To be fair, it’s more like a paragraph.
Granted, it’s a paragraph you COMPLETELY MISS the first time you’re reading because you literally cannot turn the pages fast enough to see what happens next and suddenly Finnick is no longer there and you’re like WAIT WHAT so you go back and reread and then spend about fifteen minutes sobbing at three in the morning because Finnick no honey you precious baby whyyyy WHY DID YOU HAVE TO GET MARRIED IN THE MIDDLE OF THE WAR THAT’S LIKE A COP TELLING HIS BUDDIES THAT HE HAS TWO DAYS LEFT UNTIL HE RETIRES wweh
“President Snow used to…sell me…my body, that is,” Finnick begins in a flat, removed tone.
“I wasn’t the only one. If a victor is considered desirable, the president gives them as a reward or allows people to buy them for an exorbitant amount of money. If you refuse, he kills someone you love. So you do it. I wasn’t the only one, but I was the most popular. And perhaps the most defenceless, because the people I loved were so defenceless. To make themselves feel better, my patrons would make presents of money or jewellery, but I found a much more valuable form of payment. Secrets.

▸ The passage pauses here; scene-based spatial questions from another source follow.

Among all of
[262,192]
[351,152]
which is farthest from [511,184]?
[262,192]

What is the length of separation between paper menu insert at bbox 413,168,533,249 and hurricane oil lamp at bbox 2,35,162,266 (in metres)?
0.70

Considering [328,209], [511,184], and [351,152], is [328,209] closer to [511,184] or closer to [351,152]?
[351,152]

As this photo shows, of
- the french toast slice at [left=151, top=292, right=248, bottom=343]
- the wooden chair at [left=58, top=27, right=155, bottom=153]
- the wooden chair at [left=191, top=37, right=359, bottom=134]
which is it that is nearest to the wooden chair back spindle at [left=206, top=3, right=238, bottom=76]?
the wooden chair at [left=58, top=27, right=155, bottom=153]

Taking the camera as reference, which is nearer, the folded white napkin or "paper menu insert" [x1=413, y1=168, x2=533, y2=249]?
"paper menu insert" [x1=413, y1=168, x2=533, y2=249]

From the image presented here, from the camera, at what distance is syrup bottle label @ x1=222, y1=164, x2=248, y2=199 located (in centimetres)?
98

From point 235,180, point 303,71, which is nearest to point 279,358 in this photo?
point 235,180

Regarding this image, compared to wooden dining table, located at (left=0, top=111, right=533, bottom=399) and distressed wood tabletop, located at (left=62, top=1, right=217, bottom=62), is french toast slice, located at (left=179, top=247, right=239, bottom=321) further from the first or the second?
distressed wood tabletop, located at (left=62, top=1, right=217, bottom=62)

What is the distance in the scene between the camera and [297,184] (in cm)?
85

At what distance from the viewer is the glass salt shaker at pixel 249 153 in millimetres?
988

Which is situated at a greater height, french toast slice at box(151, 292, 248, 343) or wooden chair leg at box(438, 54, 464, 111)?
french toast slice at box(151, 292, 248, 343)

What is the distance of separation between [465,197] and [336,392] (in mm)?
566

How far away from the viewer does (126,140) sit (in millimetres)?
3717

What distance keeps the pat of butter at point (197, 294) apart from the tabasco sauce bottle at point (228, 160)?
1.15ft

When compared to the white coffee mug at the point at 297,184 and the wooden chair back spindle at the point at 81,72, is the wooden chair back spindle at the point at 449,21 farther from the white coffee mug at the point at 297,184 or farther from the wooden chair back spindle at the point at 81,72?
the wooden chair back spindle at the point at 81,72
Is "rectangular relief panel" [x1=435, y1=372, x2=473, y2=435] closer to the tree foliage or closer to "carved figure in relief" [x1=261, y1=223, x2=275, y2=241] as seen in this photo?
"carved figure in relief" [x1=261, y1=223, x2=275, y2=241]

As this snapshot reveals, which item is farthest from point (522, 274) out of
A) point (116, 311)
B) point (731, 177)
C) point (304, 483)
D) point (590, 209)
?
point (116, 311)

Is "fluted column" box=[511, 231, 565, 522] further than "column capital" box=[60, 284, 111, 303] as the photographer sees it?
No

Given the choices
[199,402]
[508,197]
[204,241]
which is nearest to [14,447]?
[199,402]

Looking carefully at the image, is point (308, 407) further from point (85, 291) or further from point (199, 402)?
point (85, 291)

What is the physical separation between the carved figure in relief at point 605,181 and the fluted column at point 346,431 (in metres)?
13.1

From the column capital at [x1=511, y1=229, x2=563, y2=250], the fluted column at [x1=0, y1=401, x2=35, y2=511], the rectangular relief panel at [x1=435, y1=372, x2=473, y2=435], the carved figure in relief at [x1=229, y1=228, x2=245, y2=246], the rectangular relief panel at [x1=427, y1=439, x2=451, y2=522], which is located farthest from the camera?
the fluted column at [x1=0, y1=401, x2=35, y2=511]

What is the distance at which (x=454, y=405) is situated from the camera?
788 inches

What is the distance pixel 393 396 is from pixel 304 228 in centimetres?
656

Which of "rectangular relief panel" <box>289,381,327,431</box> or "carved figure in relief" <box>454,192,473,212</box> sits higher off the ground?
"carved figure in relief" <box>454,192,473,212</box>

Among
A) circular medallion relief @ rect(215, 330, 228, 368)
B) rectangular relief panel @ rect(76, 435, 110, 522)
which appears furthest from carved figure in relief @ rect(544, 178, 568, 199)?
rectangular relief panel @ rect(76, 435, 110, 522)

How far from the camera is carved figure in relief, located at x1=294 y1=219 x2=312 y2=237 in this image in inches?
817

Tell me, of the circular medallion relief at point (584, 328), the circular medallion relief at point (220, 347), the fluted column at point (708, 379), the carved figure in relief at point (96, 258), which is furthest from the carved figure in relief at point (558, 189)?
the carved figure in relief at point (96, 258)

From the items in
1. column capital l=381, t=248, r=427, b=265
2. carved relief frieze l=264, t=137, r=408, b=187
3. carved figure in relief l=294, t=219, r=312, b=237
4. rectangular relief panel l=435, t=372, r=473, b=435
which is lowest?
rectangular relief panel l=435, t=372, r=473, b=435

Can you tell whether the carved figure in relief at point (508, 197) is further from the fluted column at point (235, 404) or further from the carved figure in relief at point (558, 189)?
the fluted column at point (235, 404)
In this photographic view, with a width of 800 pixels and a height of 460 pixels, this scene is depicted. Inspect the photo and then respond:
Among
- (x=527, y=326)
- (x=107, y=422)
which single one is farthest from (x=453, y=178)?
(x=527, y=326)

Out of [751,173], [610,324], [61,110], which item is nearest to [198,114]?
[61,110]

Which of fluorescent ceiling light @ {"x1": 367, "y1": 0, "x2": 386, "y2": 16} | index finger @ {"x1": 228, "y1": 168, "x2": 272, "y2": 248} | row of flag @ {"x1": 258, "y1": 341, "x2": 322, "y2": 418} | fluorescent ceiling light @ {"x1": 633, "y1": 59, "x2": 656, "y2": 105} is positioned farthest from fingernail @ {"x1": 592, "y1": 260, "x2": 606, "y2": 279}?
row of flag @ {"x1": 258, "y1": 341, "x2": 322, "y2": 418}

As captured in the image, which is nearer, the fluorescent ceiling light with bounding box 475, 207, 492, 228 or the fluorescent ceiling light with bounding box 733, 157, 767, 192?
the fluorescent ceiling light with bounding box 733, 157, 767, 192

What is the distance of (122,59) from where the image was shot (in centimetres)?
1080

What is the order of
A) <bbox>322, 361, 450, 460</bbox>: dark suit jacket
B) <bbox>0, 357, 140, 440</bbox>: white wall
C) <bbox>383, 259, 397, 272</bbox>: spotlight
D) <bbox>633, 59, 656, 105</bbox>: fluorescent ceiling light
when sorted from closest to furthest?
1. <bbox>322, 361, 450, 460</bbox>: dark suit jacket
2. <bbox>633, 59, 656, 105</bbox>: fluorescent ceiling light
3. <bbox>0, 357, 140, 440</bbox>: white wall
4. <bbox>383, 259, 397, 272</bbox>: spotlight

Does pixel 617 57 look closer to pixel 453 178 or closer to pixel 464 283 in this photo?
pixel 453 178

And this is where you’re going to want to stay tuned, President Snow, because so very many of them were about you. But let’s begin with some of the others. And now, on to our good President Coriolanus Snow. Such a young man when he rose to power. Such a clever one to keep it. How, you must ask yourself, did he do it? One word. That’s all you really need to know. Poison.